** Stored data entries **

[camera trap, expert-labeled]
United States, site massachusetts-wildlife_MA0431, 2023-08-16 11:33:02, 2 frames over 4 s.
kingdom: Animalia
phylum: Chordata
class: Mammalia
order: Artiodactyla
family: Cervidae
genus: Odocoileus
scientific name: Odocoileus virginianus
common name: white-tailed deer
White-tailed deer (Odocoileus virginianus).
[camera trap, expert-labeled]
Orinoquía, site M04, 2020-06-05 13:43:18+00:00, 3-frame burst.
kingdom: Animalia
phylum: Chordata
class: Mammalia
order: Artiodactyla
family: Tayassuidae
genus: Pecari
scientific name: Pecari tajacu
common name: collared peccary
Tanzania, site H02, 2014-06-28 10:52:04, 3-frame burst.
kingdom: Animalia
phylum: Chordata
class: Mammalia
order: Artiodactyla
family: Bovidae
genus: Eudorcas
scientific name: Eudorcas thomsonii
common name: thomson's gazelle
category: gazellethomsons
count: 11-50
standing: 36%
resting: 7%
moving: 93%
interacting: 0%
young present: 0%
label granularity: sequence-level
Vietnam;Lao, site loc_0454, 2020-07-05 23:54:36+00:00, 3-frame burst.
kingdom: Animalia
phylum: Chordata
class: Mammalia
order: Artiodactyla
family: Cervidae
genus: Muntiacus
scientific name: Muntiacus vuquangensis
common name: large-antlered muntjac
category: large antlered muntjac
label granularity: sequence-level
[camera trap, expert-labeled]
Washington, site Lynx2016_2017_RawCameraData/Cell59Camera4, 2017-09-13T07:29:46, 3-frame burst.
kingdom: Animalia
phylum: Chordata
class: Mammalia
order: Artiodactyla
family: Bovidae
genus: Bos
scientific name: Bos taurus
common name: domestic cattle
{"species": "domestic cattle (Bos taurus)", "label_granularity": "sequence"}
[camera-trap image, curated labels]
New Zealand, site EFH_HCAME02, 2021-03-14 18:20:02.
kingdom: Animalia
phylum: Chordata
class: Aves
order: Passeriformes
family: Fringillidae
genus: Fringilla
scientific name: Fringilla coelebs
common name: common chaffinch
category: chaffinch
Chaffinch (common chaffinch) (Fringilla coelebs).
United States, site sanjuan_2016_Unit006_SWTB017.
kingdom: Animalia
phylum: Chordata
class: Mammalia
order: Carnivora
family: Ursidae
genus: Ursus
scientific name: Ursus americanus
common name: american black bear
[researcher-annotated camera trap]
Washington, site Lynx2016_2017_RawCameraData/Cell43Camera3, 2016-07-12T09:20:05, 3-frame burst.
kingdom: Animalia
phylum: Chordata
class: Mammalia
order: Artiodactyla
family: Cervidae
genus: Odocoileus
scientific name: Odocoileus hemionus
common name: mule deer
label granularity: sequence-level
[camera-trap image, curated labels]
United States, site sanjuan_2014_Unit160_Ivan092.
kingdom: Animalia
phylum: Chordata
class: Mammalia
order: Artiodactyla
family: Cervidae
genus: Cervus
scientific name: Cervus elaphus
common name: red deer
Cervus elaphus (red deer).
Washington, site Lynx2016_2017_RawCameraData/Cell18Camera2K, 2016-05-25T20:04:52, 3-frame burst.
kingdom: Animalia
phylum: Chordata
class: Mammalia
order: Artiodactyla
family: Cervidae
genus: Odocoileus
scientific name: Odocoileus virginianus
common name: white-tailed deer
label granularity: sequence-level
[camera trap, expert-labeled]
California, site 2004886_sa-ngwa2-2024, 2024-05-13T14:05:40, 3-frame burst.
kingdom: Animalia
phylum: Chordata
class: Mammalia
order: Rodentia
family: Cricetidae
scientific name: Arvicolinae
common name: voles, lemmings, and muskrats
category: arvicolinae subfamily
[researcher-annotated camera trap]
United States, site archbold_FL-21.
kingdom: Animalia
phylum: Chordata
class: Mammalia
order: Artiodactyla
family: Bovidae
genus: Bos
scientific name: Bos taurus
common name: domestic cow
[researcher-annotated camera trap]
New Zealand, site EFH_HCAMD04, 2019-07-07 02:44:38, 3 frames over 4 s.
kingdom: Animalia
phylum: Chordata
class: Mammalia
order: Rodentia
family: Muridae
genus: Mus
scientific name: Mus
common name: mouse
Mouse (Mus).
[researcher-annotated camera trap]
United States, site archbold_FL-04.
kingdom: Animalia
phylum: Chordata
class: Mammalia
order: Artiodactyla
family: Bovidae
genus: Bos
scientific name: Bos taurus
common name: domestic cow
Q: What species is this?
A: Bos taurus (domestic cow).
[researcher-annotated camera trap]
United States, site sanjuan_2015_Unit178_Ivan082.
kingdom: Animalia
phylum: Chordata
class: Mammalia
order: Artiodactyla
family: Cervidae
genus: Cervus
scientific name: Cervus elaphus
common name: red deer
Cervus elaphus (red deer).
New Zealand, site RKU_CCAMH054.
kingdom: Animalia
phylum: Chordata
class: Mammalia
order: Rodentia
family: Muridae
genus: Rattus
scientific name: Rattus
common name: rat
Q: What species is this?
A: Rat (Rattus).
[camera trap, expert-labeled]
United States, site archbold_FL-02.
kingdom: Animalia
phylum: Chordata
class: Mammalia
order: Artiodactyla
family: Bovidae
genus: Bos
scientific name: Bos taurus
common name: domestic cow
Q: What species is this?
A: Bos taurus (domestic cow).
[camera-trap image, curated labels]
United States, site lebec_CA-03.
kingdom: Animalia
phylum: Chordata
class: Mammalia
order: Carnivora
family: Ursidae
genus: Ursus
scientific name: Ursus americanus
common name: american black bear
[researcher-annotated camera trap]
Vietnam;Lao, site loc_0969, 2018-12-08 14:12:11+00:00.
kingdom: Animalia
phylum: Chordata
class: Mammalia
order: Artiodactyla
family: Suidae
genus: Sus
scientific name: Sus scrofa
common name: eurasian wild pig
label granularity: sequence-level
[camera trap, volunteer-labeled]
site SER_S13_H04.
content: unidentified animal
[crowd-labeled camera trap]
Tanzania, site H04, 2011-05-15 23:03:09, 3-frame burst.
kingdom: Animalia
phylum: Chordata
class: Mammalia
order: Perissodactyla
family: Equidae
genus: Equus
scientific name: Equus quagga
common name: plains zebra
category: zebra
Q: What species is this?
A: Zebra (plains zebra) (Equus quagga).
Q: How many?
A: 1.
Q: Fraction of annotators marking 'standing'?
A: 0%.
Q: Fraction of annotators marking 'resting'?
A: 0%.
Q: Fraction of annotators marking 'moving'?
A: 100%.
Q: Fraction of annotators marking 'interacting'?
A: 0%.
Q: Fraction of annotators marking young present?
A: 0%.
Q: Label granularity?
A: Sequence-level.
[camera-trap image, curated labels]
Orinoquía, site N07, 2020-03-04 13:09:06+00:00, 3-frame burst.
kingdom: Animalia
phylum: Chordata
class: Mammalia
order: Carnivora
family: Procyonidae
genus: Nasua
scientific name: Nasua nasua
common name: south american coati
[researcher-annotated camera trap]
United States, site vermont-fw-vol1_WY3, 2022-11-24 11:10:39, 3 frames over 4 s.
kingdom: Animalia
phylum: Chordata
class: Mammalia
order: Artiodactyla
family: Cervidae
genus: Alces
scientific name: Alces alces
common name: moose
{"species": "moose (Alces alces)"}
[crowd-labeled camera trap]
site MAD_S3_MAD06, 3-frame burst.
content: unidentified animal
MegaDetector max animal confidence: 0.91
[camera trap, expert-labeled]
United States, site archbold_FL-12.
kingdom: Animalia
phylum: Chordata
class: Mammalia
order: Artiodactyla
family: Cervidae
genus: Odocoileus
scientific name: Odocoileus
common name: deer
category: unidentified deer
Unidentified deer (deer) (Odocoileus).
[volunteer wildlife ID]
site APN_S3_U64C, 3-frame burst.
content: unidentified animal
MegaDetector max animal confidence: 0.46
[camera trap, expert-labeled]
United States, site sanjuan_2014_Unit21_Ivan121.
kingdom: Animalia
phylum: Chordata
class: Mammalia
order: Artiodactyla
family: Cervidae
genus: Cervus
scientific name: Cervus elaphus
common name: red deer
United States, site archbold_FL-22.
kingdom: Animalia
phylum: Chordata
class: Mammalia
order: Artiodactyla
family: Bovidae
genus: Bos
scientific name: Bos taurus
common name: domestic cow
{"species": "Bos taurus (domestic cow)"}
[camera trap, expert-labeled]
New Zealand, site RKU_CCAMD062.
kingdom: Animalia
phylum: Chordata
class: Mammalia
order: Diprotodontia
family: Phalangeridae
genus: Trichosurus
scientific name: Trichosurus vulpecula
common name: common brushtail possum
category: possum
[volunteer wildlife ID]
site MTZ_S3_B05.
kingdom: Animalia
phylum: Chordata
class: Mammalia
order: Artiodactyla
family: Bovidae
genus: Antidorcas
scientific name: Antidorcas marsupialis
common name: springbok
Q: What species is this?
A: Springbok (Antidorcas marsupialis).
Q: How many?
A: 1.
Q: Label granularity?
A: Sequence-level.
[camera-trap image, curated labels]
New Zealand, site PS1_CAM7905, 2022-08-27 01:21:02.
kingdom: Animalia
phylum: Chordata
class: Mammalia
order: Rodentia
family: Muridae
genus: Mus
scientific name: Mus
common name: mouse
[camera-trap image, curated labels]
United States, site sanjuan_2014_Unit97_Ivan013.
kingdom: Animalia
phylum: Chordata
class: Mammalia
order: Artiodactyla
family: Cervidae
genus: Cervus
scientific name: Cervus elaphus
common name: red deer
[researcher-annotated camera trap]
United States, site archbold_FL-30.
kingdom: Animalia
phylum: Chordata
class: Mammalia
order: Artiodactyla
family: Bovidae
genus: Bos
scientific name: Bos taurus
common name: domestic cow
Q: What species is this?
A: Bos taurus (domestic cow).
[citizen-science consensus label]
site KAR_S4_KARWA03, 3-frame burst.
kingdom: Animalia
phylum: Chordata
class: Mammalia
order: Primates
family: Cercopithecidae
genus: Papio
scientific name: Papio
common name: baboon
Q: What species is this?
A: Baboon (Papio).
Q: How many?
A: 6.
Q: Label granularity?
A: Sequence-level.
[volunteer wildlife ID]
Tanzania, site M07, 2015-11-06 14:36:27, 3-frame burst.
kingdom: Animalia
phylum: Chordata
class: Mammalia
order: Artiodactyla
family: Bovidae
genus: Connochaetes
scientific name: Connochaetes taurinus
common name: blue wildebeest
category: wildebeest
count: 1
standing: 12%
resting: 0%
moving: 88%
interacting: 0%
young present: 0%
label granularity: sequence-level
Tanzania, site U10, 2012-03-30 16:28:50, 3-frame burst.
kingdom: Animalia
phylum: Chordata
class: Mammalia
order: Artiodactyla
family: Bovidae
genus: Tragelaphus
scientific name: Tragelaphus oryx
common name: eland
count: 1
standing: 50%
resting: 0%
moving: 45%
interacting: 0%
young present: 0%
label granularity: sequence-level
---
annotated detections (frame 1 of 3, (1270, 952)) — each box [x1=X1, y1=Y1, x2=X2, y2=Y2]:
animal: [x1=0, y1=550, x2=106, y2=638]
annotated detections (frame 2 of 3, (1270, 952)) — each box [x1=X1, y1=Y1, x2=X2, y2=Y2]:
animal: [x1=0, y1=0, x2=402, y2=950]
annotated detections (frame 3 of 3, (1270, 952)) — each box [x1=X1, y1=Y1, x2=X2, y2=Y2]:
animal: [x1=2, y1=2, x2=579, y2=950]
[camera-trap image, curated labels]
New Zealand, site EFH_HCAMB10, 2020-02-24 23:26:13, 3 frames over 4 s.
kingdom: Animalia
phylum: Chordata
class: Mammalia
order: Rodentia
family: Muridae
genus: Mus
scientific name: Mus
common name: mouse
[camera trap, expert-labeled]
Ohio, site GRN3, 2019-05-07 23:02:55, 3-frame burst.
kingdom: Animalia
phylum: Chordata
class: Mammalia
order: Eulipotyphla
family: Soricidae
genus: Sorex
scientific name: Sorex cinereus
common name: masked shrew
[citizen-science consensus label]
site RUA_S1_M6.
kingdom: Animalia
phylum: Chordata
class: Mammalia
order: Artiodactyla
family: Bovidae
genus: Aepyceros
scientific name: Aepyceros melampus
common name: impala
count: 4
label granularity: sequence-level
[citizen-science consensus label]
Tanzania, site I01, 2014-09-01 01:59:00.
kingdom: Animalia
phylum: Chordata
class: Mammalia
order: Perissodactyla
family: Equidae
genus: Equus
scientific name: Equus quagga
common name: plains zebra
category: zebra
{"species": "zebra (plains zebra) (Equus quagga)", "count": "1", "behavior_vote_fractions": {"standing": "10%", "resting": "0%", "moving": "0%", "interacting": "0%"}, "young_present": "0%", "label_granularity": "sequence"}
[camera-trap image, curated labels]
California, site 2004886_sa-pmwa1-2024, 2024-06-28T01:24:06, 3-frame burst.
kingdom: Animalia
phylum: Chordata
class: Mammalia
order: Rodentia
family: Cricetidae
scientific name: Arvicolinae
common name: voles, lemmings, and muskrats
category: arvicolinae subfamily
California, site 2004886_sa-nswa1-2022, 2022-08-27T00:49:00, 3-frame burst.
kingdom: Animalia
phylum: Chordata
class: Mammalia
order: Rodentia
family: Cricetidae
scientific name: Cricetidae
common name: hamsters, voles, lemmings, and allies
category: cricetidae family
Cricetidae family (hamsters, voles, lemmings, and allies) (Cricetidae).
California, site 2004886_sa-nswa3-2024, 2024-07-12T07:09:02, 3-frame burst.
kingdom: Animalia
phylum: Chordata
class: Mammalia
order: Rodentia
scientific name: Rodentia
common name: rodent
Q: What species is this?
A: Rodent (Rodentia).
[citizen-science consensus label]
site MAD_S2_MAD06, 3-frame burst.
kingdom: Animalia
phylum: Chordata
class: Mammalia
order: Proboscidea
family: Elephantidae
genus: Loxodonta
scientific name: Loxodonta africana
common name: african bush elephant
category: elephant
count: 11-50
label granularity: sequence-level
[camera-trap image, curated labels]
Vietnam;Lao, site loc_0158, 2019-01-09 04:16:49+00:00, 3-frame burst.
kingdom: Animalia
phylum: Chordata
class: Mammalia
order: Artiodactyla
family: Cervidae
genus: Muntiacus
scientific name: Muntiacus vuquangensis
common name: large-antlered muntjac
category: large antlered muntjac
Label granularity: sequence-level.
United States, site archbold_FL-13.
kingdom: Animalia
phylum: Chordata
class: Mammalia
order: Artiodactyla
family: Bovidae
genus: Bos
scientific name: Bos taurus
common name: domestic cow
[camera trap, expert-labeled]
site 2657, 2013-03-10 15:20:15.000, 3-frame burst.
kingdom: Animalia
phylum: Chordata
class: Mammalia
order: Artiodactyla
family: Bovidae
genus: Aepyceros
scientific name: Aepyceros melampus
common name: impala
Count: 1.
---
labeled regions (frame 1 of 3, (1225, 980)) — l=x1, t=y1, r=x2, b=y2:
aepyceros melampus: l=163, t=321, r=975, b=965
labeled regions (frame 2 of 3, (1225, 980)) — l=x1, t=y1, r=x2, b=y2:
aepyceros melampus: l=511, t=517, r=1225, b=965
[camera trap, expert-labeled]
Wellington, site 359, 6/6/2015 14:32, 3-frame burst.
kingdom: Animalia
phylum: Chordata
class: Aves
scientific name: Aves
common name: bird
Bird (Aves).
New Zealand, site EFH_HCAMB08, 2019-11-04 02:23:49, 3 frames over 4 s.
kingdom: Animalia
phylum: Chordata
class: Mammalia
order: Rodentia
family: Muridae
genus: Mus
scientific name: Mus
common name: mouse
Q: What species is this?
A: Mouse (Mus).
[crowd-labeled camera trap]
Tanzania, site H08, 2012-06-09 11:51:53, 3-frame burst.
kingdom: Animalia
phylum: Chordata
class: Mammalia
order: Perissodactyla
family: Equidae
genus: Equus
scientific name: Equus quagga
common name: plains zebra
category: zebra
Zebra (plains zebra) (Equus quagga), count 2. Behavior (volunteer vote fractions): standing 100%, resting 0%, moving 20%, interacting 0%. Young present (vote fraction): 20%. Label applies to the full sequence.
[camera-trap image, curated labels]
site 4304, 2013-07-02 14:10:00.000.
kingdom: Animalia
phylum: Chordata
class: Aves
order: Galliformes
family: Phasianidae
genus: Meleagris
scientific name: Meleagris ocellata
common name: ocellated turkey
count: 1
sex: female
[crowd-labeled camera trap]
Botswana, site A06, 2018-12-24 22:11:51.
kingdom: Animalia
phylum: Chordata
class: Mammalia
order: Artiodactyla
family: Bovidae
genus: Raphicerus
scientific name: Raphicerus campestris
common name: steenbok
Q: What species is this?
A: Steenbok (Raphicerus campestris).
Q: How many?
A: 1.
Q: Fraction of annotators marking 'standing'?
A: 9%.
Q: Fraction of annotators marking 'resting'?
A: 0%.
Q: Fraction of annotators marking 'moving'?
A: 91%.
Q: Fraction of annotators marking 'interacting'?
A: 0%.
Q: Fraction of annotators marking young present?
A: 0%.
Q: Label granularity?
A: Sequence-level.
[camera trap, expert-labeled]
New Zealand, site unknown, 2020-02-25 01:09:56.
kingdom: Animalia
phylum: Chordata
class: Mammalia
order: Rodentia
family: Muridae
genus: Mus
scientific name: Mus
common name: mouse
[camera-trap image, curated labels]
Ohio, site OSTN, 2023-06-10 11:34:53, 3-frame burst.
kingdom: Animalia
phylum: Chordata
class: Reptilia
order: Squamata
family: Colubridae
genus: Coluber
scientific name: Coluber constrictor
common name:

** PROBLEM TO SOLVE **
In the entries above, some lines hold the string "Orinoquía". Copy each of them.

** RESPONSE AREA **
Orinoquía, site M04, 2020-06-05 13:43:18+00:00, 3-frame burst.
Orinoquía, site N07, 2020-03-04 13:09:06+00:00, 3-frame burst.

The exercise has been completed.